:: Your objective ::
Please filter the entries for the word "species" and copy every line that has it.

:: Records provided ::
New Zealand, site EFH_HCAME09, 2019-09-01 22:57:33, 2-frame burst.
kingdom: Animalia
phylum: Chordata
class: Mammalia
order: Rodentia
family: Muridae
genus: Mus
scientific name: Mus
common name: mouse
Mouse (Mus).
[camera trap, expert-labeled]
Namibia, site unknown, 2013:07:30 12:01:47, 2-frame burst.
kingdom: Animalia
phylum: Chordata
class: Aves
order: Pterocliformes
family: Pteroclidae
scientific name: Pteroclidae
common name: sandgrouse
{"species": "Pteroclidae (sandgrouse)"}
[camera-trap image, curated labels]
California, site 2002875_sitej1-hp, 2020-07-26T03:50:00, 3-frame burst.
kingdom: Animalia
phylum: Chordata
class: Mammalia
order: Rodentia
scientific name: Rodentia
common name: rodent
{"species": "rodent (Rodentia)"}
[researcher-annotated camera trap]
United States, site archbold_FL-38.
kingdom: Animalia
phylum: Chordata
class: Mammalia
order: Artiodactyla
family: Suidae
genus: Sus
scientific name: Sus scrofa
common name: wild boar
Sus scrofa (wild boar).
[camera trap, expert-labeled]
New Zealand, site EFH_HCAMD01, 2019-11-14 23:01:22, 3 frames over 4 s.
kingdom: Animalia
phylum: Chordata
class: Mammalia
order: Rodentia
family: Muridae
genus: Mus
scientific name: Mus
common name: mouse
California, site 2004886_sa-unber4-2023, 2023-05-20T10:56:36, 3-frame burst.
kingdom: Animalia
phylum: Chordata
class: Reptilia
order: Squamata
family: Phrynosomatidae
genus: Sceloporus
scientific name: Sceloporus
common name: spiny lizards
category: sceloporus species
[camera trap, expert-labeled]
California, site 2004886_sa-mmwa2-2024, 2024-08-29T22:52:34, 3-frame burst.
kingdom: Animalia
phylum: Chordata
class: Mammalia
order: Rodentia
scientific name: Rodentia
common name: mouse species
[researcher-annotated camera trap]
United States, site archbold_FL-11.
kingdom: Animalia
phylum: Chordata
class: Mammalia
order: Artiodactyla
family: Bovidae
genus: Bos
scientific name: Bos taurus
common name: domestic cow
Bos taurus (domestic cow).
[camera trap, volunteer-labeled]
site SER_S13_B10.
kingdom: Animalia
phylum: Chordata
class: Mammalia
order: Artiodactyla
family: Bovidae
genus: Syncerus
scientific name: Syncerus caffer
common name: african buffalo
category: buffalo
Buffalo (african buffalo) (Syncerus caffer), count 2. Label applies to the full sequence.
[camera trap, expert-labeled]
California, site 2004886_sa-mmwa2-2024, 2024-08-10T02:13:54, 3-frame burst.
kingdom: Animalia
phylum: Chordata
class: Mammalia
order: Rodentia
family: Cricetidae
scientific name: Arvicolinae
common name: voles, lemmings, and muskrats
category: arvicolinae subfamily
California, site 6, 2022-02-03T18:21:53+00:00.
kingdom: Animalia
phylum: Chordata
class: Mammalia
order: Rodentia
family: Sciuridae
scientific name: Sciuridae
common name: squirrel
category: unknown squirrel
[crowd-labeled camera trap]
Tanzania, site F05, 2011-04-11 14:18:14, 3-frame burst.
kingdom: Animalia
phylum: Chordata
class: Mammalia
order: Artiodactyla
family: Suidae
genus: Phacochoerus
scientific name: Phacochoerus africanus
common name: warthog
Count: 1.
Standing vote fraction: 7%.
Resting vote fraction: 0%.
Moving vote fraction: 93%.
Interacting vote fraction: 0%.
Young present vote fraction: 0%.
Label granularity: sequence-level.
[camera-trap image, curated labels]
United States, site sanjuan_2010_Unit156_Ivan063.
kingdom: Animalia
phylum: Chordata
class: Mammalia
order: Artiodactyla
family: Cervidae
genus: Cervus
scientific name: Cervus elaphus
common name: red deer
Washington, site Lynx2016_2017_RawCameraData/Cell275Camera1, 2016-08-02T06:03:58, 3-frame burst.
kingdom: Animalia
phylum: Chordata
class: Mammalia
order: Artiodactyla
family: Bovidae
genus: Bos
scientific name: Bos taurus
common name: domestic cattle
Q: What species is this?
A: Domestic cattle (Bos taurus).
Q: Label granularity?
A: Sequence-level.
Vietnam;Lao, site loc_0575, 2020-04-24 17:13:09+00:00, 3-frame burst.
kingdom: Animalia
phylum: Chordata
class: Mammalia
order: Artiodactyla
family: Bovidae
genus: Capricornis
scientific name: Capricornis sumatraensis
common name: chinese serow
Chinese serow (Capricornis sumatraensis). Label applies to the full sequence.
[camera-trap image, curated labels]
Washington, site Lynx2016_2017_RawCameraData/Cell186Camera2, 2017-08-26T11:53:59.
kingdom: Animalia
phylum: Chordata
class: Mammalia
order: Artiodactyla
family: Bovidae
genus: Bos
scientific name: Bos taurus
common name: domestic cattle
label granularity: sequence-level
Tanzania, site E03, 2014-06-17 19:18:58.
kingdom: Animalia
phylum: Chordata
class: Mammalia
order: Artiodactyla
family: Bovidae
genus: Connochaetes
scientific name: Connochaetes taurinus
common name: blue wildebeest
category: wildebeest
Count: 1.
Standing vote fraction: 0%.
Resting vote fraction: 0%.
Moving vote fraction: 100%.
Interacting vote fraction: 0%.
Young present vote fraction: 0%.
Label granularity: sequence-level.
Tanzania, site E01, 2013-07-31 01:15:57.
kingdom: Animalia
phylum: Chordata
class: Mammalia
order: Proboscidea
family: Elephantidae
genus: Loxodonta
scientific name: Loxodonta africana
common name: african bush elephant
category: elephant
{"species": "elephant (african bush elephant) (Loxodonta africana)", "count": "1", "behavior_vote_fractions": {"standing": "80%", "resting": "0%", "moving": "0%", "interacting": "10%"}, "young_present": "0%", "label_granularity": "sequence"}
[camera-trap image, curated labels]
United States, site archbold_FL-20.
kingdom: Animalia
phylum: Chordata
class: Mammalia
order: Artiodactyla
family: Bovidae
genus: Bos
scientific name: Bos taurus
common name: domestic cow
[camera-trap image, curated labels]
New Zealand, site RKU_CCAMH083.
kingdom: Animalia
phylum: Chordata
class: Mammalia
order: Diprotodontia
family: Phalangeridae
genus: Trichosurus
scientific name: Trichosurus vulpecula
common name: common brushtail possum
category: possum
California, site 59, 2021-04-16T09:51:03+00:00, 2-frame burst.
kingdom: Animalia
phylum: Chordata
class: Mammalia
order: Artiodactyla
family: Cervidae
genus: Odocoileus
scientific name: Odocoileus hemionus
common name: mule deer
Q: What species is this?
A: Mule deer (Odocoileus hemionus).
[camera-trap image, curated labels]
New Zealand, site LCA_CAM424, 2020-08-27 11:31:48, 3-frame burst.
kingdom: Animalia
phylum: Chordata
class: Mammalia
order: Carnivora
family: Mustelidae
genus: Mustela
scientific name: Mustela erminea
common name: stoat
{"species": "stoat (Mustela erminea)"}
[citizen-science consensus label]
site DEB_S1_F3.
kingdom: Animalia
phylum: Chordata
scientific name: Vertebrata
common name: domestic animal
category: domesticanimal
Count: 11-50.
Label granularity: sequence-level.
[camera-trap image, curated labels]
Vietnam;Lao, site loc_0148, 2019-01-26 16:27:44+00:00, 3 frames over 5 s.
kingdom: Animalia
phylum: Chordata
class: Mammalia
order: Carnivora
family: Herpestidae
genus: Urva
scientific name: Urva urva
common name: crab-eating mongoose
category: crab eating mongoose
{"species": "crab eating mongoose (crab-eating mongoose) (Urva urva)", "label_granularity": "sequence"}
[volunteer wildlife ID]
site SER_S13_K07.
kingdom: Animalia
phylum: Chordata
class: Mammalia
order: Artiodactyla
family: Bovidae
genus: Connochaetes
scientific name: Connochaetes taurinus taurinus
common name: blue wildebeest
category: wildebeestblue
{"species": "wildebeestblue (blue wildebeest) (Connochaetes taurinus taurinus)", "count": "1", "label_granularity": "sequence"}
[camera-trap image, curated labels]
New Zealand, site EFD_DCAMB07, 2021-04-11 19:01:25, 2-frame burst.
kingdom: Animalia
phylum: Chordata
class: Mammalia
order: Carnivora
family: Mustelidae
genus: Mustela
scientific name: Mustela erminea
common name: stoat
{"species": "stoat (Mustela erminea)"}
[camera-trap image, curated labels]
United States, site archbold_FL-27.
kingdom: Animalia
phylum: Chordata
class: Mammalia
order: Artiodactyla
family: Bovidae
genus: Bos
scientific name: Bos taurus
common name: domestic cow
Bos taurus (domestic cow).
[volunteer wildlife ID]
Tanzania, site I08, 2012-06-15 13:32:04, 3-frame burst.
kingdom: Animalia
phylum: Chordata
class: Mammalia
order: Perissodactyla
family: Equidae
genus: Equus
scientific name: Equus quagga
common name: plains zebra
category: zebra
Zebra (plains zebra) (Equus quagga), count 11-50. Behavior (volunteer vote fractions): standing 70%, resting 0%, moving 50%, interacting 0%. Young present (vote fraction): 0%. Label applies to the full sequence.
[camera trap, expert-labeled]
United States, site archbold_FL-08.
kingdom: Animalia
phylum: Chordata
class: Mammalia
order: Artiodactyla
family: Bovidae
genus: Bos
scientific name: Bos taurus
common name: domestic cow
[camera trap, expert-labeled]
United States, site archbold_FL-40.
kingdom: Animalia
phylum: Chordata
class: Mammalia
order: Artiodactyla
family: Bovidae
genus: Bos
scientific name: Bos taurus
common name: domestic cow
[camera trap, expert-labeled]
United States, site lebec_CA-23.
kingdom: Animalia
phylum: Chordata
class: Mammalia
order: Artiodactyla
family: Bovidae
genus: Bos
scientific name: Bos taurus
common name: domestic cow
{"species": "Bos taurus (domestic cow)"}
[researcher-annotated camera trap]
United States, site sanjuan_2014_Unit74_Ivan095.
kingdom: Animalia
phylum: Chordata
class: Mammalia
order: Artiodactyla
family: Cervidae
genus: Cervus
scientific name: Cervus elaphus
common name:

:: Solution for this problem ::
{"species": "Pteroclidae (sandgrouse)"}
{"species": "rodent (Rodentia)"}
category: sceloporus species
common name: mouse species
Q: What species is this?
{"species": "elephant (african bush elephant) (Loxodonta africana)", "count": "1", "behavior_vote_fractions": {"standing": "80%", "resting": "0%", "moving": "0%", "interacting": "10%"}, "young_present": "0%", "label_granularity": "sequence"}
Q: What species is this?
{"species": "stoat (Mustela erminea)"}
{"species": "crab eating mongoose (crab-eating mongoose) (Urva urva)", "label_granularity": "sequence"}
{"species": "wildebeestblue (blue wildebeest) (Connochaetes taurinus taurinus)", "count": "1", "label_granularity": "sequence"}
{"species": "stoat (Mustela erminea)"}
{"species": "Bos taurus (domestic cow)"}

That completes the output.